[START THE INPUT]

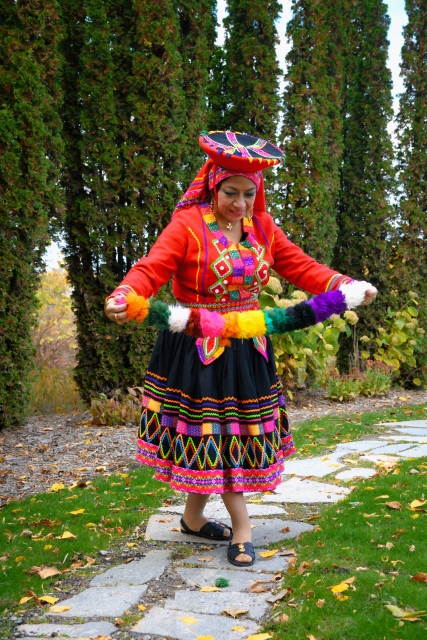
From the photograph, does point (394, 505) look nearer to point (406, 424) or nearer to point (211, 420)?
point (211, 420)

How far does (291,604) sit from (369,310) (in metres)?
7.14

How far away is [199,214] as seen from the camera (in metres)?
2.98

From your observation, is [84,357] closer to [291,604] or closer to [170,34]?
[170,34]

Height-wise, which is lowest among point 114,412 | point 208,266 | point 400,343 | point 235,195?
point 114,412

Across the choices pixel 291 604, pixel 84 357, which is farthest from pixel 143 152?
pixel 291 604

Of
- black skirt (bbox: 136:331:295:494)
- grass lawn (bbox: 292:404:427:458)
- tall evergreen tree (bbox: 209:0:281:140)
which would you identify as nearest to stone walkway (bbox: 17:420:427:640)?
black skirt (bbox: 136:331:295:494)

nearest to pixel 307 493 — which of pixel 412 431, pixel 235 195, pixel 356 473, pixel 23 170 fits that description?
pixel 356 473

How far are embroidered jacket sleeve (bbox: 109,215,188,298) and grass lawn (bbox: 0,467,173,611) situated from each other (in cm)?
124

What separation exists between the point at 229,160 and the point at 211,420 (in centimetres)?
111

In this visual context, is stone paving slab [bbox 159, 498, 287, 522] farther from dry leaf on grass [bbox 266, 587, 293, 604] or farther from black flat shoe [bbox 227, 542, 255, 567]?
dry leaf on grass [bbox 266, 587, 293, 604]

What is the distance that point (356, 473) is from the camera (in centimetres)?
421

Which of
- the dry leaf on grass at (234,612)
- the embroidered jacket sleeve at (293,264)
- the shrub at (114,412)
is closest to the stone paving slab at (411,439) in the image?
the shrub at (114,412)

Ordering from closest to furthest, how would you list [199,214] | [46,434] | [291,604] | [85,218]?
1. [291,604]
2. [199,214]
3. [46,434]
4. [85,218]

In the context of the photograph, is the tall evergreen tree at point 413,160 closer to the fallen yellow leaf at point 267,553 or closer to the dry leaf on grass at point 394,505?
the dry leaf on grass at point 394,505
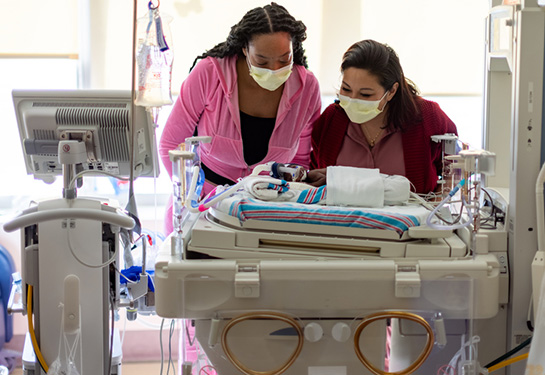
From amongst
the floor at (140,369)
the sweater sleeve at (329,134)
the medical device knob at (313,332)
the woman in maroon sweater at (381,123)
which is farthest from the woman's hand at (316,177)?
the floor at (140,369)

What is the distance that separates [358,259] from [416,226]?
0.51ft

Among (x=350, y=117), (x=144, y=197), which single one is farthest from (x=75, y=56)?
(x=350, y=117)

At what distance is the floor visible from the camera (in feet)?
11.0

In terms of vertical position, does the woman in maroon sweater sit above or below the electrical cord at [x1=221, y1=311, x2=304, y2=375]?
above

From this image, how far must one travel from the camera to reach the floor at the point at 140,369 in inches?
132

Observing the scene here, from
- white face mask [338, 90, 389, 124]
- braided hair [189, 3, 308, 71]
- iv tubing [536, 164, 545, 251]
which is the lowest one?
iv tubing [536, 164, 545, 251]

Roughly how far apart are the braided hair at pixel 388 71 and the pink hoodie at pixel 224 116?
0.79 feet

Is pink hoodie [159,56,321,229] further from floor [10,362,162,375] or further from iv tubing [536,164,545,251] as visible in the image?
floor [10,362,162,375]

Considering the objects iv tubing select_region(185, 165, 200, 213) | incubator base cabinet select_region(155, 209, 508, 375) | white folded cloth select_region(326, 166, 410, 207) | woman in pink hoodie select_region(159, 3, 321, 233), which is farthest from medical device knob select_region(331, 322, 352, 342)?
woman in pink hoodie select_region(159, 3, 321, 233)

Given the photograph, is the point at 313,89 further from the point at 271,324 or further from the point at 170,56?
the point at 271,324

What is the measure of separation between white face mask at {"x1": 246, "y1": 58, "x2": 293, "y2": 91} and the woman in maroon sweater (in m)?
0.19

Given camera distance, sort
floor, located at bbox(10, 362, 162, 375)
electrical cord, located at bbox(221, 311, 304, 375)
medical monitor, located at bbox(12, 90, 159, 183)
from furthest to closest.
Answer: floor, located at bbox(10, 362, 162, 375)
medical monitor, located at bbox(12, 90, 159, 183)
electrical cord, located at bbox(221, 311, 304, 375)

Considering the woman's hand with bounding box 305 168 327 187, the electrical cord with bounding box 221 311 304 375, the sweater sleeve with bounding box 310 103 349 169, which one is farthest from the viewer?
the sweater sleeve with bounding box 310 103 349 169

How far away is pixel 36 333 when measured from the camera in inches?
72.9
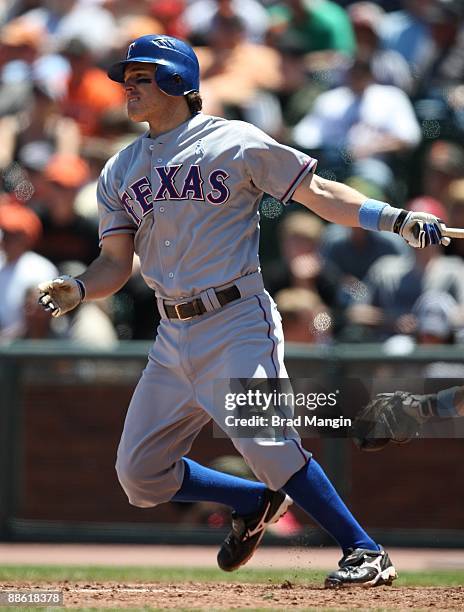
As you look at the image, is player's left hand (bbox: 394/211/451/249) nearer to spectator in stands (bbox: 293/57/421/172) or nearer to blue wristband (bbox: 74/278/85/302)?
blue wristband (bbox: 74/278/85/302)

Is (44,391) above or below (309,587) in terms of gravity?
below

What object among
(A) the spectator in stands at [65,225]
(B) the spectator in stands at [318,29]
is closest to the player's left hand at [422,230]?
(A) the spectator in stands at [65,225]

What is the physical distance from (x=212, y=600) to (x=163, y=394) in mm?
808

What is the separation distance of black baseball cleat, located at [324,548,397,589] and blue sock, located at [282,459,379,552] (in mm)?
34

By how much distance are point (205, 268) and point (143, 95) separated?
0.71 meters

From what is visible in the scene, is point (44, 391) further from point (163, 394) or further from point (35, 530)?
point (163, 394)

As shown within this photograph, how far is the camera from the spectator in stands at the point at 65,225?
29.5 ft

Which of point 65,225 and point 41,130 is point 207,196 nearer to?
point 65,225

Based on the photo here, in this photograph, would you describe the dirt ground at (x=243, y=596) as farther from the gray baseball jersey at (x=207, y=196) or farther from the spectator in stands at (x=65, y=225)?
the spectator in stands at (x=65, y=225)

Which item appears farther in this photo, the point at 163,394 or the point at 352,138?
the point at 352,138

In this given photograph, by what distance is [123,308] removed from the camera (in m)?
8.78

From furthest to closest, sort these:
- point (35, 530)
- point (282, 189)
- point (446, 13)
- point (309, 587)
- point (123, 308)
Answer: point (446, 13)
point (123, 308)
point (35, 530)
point (309, 587)
point (282, 189)

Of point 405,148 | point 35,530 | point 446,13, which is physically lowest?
point 35,530

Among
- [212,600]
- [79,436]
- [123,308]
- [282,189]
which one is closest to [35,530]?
[79,436]
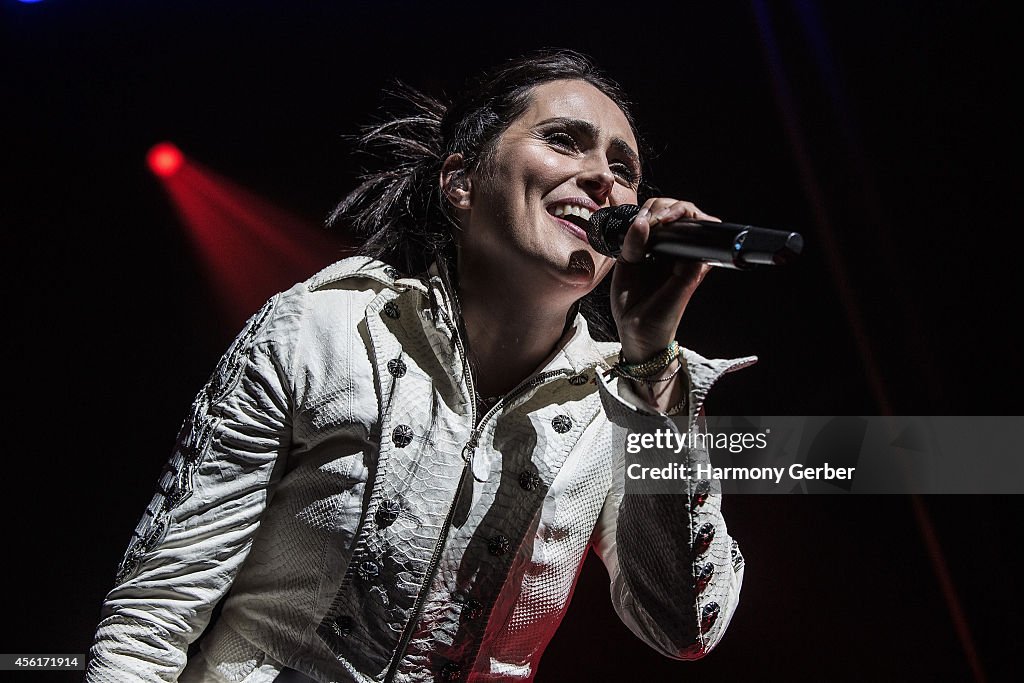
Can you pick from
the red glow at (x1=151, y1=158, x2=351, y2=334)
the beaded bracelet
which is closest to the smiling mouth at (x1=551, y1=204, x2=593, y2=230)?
the beaded bracelet

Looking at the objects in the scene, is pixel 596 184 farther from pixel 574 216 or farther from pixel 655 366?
pixel 655 366

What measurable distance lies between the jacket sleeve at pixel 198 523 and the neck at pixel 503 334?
0.41m

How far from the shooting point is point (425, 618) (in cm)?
139

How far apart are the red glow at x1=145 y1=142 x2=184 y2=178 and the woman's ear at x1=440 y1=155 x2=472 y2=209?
3.50 ft

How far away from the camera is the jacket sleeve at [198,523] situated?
1272 millimetres

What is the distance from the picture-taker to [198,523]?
1.32 meters

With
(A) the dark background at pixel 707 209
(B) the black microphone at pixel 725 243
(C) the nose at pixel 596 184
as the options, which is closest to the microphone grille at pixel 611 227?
(B) the black microphone at pixel 725 243

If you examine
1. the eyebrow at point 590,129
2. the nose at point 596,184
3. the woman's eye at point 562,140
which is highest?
the eyebrow at point 590,129

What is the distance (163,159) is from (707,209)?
1.65m

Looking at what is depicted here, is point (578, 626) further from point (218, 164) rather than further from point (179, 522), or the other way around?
point (218, 164)

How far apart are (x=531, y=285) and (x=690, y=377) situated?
45 cm

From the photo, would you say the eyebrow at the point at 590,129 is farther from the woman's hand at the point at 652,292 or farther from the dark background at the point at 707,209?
the dark background at the point at 707,209

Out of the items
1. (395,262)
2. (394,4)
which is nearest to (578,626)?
(395,262)

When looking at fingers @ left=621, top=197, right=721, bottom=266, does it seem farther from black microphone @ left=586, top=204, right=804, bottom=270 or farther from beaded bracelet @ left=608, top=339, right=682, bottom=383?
beaded bracelet @ left=608, top=339, right=682, bottom=383
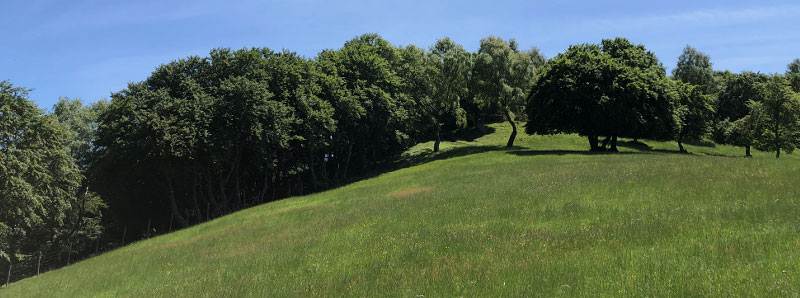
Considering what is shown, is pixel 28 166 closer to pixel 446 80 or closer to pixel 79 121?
pixel 79 121

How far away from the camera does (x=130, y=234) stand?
79625 mm

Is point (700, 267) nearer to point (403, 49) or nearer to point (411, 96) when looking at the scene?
point (411, 96)

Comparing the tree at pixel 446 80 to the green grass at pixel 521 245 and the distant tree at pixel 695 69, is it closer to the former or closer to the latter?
the green grass at pixel 521 245

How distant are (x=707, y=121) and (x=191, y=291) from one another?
86.3m

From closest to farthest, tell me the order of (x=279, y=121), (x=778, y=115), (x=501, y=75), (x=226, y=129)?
(x=226, y=129) → (x=279, y=121) → (x=778, y=115) → (x=501, y=75)

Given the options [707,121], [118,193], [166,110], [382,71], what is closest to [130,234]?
[118,193]

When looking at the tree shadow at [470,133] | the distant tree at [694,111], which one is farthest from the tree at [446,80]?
the distant tree at [694,111]

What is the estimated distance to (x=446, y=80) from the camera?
75.1m

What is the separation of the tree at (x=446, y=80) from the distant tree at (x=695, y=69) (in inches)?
2092

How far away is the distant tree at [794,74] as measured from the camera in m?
109

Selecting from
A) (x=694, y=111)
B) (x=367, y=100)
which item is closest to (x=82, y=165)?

[END THE INPUT]

TASK GOAL: Please write out the lines of the material starting with the line that contains "Given the options" and going on through the end of the material, reproducing them without any change.

IN RESPONSE:
Given the options [707,121], [118,193], [166,110], [382,71], what is closest to [130,234]?
[118,193]

When looking at the tree shadow at [470,133] | the distant tree at [694,111], which one is farthest from the tree at [446,80]?
the distant tree at [694,111]

What is the estimated distance to (x=446, y=80) from the camera?
75.1m

What is the separation of the tree at (x=446, y=80) from the distant tree at (x=695, y=69) (in inches)?
2092

How far away is the distant tree at [794,74] as measured from the camera in m?
109

Selecting from
A) (x=694, y=111)
B) (x=367, y=100)
which item is closest to (x=82, y=165)?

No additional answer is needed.